(What you need to do): Retype the lines below exactly, from the one that contains "Quatre écrivains locaux en dédicace" through the last, and leave every picture out.

(Source material):
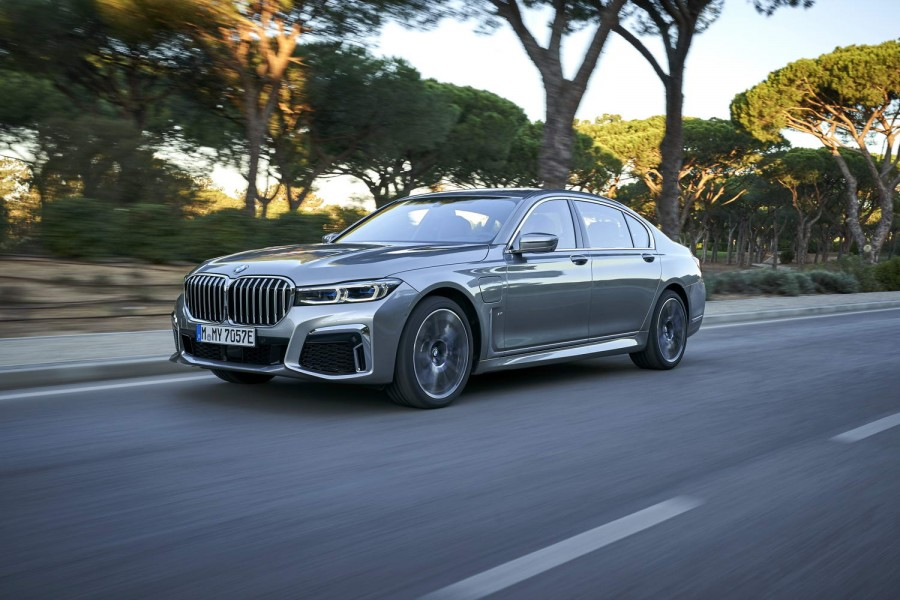 Car Reviews | BMW 745Le xDrive hybrid (2019) | CompleteCar.ie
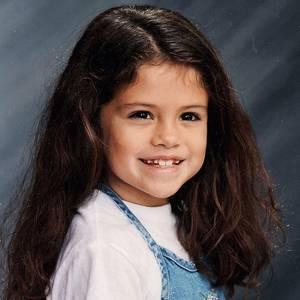 Selena Gomez  Auch die Größten fangen mal klein an.Mit diesem süßen Foto aus ihrer Grundschulzeit beglückt Selena Gomez ihre Fans.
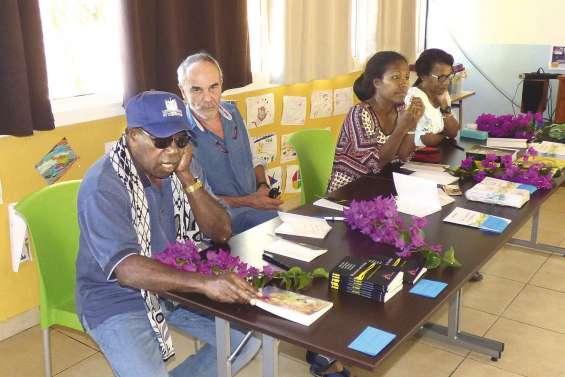 Quatre écrivains locaux en dédicace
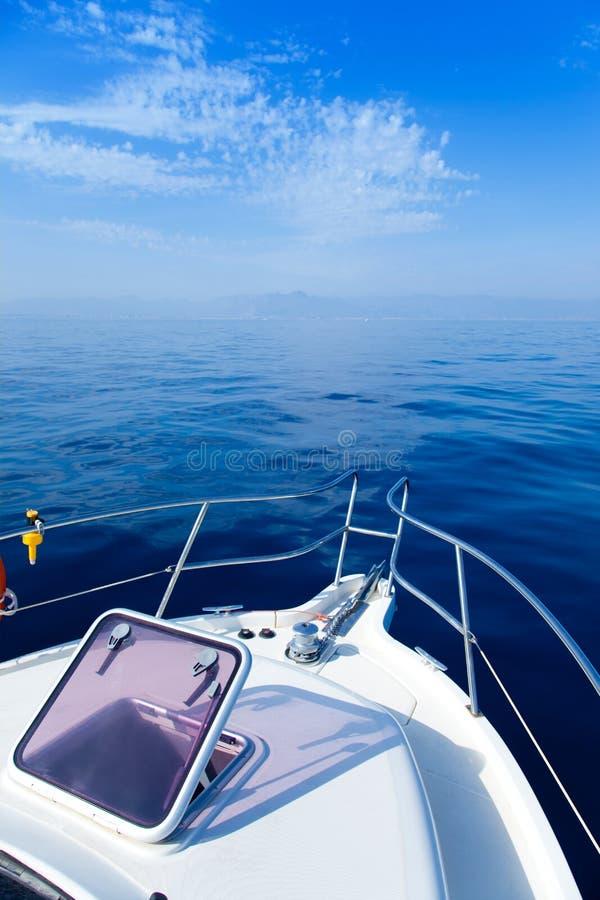 与开放弓舷窗的蓝色海船航行 免版税图库摄影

(Solution to this task):
 Quatre écrivains locaux en dédicace
 与开放弓舷窗的蓝色海船航行 免版税图库摄影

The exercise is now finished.